Bringing jazz into Paris's streets on Jazz Day
On 30 April, International Jazz Day, 48 jazz events, running from 2pm to 2am, electrified the heart of Paris, uniting the city in the values of respect, freedom and peace.
Following an inaugural event in a Paris town hall with UNESCO & the Paris Jazz Club Association, the French capital continued celebrations in four of the city’s most renowned jazz clubs, popularly known as “the Golden Triangle” of Lombard Street: Le Baiser Salé, Le Duc des Lombards, and le Sunrise/le Sunset.
Paris Jazz Day successfully brought jazz into the streets, through free and accessible concerts and events that pulled in large crowds. Live webstreaming allowed the global public to virtually participate in the events. In France, events received live coverage on leading radio stations TSF Jazz and France Musiques.
Artists participating in the Day’s concerts, master classes, roundtable discussions, and evening jam sessions include saxophonists Pierrick Pédron, Emile Parisien and Baptiste Herbian; pianists Laurent de Wilde, Rémi Panossian & Omer Klein; vocalists Leila Martia, Gregory Porter, Kellylee Evans, bassists Riccardo Del Fra & Omer Avitai, and acclaimed singer-saxophonist Manu Dibango. Jazz talks probed the historical origins of jazz in slavery & resistance, and also offer practical advice to jazz artists today, such as producing and promoting new records.
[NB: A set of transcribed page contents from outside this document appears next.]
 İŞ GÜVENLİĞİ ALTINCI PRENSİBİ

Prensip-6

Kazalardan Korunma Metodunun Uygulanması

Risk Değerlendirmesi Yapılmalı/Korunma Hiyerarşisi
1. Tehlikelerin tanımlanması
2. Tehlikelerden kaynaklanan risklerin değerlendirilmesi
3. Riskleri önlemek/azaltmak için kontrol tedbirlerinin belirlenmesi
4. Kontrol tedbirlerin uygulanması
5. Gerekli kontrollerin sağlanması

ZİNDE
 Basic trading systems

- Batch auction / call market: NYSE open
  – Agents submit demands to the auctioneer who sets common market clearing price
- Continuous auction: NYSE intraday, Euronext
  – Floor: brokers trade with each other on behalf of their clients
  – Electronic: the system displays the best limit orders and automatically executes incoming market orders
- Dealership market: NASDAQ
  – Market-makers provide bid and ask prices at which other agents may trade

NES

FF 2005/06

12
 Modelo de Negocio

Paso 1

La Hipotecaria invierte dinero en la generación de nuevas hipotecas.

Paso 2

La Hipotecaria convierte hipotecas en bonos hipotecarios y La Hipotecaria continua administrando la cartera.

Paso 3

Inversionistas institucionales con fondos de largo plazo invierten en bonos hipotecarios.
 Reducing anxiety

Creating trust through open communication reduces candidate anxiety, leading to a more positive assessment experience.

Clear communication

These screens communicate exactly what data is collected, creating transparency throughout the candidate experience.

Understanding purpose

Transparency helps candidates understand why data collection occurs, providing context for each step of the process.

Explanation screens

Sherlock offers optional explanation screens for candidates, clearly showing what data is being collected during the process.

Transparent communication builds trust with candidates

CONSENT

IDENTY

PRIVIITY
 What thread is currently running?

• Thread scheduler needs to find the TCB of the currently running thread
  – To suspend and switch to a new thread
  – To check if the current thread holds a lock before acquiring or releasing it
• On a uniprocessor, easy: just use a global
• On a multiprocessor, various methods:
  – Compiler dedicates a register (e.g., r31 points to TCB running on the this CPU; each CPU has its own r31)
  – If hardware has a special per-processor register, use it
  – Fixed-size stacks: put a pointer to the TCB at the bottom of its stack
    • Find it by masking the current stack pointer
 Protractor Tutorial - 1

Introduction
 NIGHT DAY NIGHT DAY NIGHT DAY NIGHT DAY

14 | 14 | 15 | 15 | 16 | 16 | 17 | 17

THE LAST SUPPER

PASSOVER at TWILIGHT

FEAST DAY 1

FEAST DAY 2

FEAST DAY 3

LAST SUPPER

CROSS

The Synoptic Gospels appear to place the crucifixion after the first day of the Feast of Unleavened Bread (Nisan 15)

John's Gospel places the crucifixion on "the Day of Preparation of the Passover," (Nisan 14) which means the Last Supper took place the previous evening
Ms Evans, who is from Canada, said that Day has made a strong impact on her professionally. « This idea of the whole world all working together to celebrate jazz music, and its sprit of peace, freedom, respect – I feel nourished by it, and inspired to continue in my music. »
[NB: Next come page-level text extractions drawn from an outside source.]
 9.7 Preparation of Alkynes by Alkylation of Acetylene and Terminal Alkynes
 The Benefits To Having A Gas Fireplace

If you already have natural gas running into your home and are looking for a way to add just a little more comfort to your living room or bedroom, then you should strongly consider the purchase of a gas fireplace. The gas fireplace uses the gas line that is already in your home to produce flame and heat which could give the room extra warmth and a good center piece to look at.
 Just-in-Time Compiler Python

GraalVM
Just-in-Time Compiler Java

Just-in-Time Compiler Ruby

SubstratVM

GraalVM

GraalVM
International Jazz Day was launched by UNESCO to raise awareness about jazz’s virtues as an educational tool, as a vehicle for peace, unity, dialogue, and for enhanced cooperation between peoples. Born in the United States and rooted in African traditions, jazz has taken on new shapes in cultures across the globe. The city of Paris, in particular, which wholeheartedly welcomed jazz during the 1920s and 1930s, contributed significantly to jazz’s development. It is where virtuoso guitarist, Django Reinhardt, is widely credited to have created the first, “indigenous” jazz style, outside of America. Jazz is the only genre of music where « you can bring whatever influences you have from other genres or countries, and add these influences into a composition, » explained China Moses, jazz chanteuse and MTV presenter. « It’s a world where everyone is really welcome to be themselves… Jazz inspires the acceptance of others & communications to people who are totally different from you. »
Indeed, jazz makes the most of the world’s diversity, effortlessly crossing borders and bringing people and cultures together. Making the most of cultural diversity is a task we all share. « I never knew my heart could sing, I never missed a warm embrace, till April in Paris,” Ella Fitzgerald once sung. On this last day of April in Paris, jazz resonated joyously as a force for peace, speaking to the heart.